Bullying evokes persecution, intimidation, coercion, exclusion, threat, fear, repeated acts of physical or psychological aggression, verbal or nonverbal abuse, perception of superior power, and intent to hurt. Bullying is so totally at odds with the Magnolia Path (Show Respect, Work Together, Keep Trying, Do Your Best) that it may seem that a discussion of the topic hardly belongs to this column. Yet it is worth reminding ourselves of what bullying is, so we remember what it is not. The build of a football player and a taste for physical contact does not make a child a bully. Key words are "repeated," "intent" and "power." Bullying is a behavioral pattern.
Teachers can always miss an isolated unkind behavior, but they do not miss patterns, whether in their classrooms or on the playground. Thanks to our small size and mixed-aged activities, all the teachers know all the students soon after school starts, and they are soon aware of individual personalities and dynamics among various groups. Should we become concerned with a behavioral pattern involving your child, we will contact you. Conversely, should your child come home complaining of a hurtful incident, by all means do contact us, but please do not jump to conclusions. Let us investigate and report back to you.
Children do experiment with the notions of power and status. At two or three years of age (the terrible twos), without being aware of what they are doing, they literally set up psychological experiments to find out how they can get their caregiver to do what they want and what they can get away with. Their experiments continue at school, now involving their peers.
We see bossiness and manipulations among front roomers, harassment of older students by younger ones, exclusion and competitions of strength or speed or wit. Such behaviors may not sound desirable, but they are developmentally normal and they carry important lessons for all. So whether or not a given interaction needs to be stopped, discussed on the spot, or reported to the family, is assessed by the observing teacher.
Factors in the teacher's decision are the existence of a pattern or lack thereof, the intent, the sensitivity and degree of maturity of the children involved, and their physical and mental safety. It can be more productive not to make a big deal of certain behaviors as they occur, choosing instead to discuss them at a different time, such as in the context of our social curriculum, when children can reflect without feeling judged.

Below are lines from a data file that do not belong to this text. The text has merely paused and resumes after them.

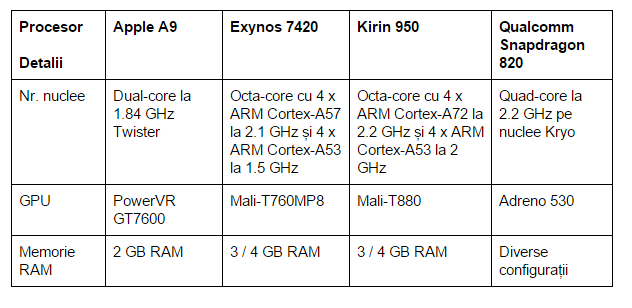 specificatii-Apple-A9-Exynos-7420-Kirin-950-Qualcomm-Snapdragon-820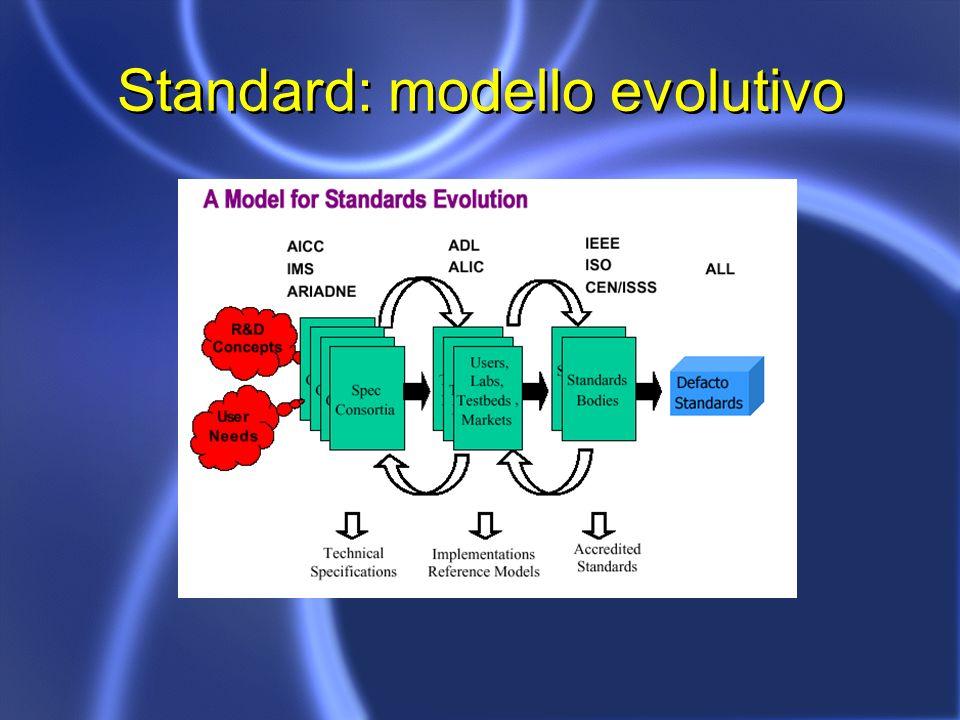 Standard: modello evolutivo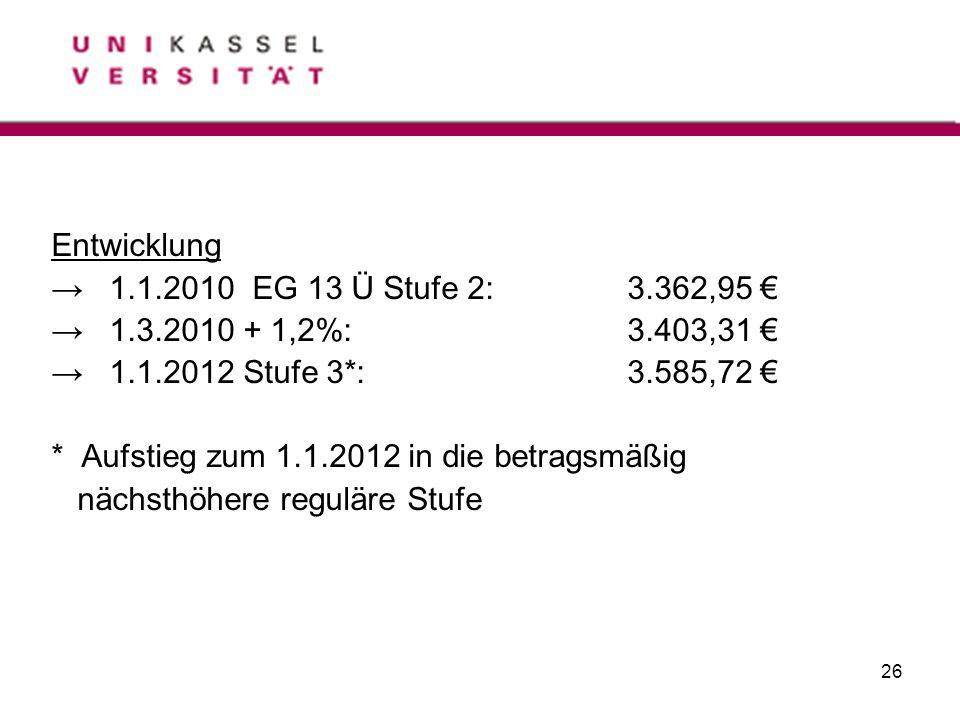 Entwicklung → 1.1.2010 EG 13 Ü Stufe 2: 3.362,95 € → 1.3.2010 + 1,2%: 3.403,31 € → 1.1.2012 Stufe 3*: 3.585,72 €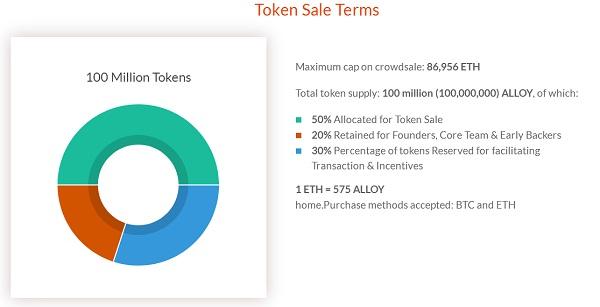 codemojo-alloy-blockchain-reward points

Through their experimenting (and the obsession most of our boys have with superpowers), children look for their own power, what they are good at. That is a very important part of social-emotional development, and actually a component of bullying prevention, as both bullies and their targets often share a feeling of insecurity, low self-esteem and low confidence. Empowering a child who shows bullying tendencies is often the best way to eliminate the tendency.